The great showman P. T. Barnum was born in 1810 in a house, built in 1768, at 55 Greenwood Avenue in Bethel. He lived in town until 1834-35. Starting in 1819, his father, Philo Barnum (1780-1825), ran a tavern in Bethel. The current Greek Revival style of the house is an alteration of the original saltbox home, as repaired after a fire in 1835 (or in the 1840s). The front portion of the house was destroyed, leaving only the kitchen and woodhouse.
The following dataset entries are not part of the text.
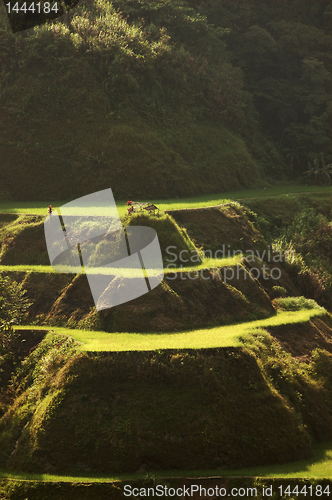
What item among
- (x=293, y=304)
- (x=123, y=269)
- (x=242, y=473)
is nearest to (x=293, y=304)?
(x=293, y=304)

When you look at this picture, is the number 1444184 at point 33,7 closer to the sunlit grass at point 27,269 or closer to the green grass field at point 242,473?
the sunlit grass at point 27,269

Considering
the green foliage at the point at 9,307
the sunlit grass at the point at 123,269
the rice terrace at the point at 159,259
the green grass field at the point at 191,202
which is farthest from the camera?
the green grass field at the point at 191,202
P. T. Barnum’s mother, Irena Taylor Barnum (1764-1868), who continued to operate the tavern after her husband’s death until 1835, lived in the house until her own death in 1868. [another source says that the original birthplace house was replaced by the current house on the site in 1843 and that Irena Barnum, who had moved away before that time, later repurchased the family’s old property).
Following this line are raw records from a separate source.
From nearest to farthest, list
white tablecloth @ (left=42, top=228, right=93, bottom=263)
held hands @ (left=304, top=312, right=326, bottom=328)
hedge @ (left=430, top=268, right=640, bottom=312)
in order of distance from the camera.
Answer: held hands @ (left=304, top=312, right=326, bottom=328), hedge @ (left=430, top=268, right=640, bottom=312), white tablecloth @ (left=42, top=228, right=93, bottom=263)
Maj. Samuel Wolcott House (1750)

The house at 381 Wolcott Hill Road in Wethersfield is believed to have been built by Maj. Samuel Wolcott about 1750. The Wolcott Coat of Arms are painted on a panel over the mantel in the house’s north parlor. A later resident was Elisha Wolcott (1755-1827), a hat maker. He married Mary Welles in 1775 and soon after served in the Revolutionary War in Capt. Hanmer’s company As related in Vol. I of Henry R. Stiles’ History of Ancient Wethersfield (1904):

Elisha Wolcott, gt-gd-son of Samuel Wolcott 2nd, after some service in the army at New York in the summer and autumn of 1776, is said, at Gen. Washington’s suggestion, to have returned to his home in Wethersfield for the purpose of making hats for the soldiers — and one of the “hat blocks” used by him in this manufacture, at the old Samuel Wolcott (present Bourne) house, is still in possession of his descendants.—Letter of Mrs. J. W. Griswold.